The MUC1 gene causes autosomal dominant tubulointerstitial kidney disease (ADTKD), leading to CKD. Traditional exome sequencing struggles to detect MUC1 variants due to the variable number of tandem repeats (VNTR) in exon 2.
Researchers conducted a retrospective study and found that fast read filtering with VNTR genotyping enables screening of the 27dupC MUC1 variant from exome data.

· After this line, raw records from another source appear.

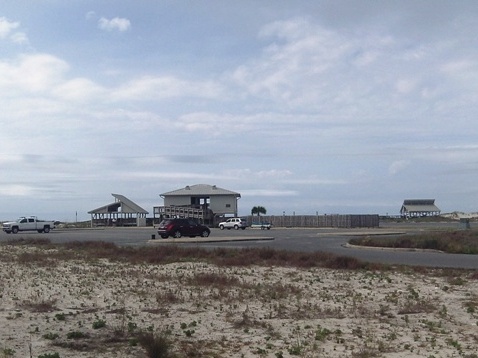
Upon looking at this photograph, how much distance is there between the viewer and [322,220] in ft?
261

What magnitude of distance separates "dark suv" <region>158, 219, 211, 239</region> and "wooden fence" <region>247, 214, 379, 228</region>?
102 feet

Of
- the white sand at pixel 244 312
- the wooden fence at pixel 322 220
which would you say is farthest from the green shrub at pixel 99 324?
the wooden fence at pixel 322 220

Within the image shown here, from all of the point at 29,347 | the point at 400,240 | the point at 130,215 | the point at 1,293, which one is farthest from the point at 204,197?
the point at 29,347

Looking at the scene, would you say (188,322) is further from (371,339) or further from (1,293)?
(1,293)

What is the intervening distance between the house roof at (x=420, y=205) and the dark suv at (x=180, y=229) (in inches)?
3516

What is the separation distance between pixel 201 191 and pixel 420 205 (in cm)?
6031

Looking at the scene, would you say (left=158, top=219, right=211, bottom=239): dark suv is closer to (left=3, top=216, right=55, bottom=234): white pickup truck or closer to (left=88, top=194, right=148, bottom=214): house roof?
(left=3, top=216, right=55, bottom=234): white pickup truck

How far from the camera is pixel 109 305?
13539mm

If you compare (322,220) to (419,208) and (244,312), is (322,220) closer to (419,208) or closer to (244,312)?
(419,208)

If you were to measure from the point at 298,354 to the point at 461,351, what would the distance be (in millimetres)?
2451

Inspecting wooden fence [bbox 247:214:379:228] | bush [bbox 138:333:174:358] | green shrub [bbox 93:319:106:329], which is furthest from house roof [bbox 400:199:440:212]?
bush [bbox 138:333:174:358]

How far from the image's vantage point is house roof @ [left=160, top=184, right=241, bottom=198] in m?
86.8

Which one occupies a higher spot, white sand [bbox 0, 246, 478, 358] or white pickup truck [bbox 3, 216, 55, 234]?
white pickup truck [bbox 3, 216, 55, 234]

They validated the pipeline in 33 participants with a known MUC1 variant and 54 MUC1-negative controls. Retrospective analysis was done on 3,512 adults with nephropathy (January 2019 to October 2023), followed by prospective validation in 825 participants (from November 2023).
The results showed that SharkVNTyper identified MUC1 variants in 32 of 33 participants and excluded them in all 54 negative controls (sensitivity of 97%, specificity of 100%). The Shark tool was integrated with VNTyper and reduced running time from 6-12 hours to 5-10 minutes per sample, enabling both retrospective and prospective analysis. In the retrospective cohort, SharkVNTyper identified 23 additional positive cases that were previously missed; 18 were confirmed to have the MUC1 27dupC mutation by Snapshot PCR. In the prospective cohort of 825 CKD cases, 13 positive cases were found, with 12 confirmed by PCR. Of the 63 participants (1.4% of 4,653) with confirmed ADTKD-MUC1, comprehensive diagnoses were available for 24. The median age of kidney failure was 50 years; 38% had bilateral kidney cysts, 8% had early-onset gout, and 58% had hypertension.
Investigators concluded that SharkVNTyper enabled screening of MUC1 VNTR regions from exome data and improved 27dupC variant detection.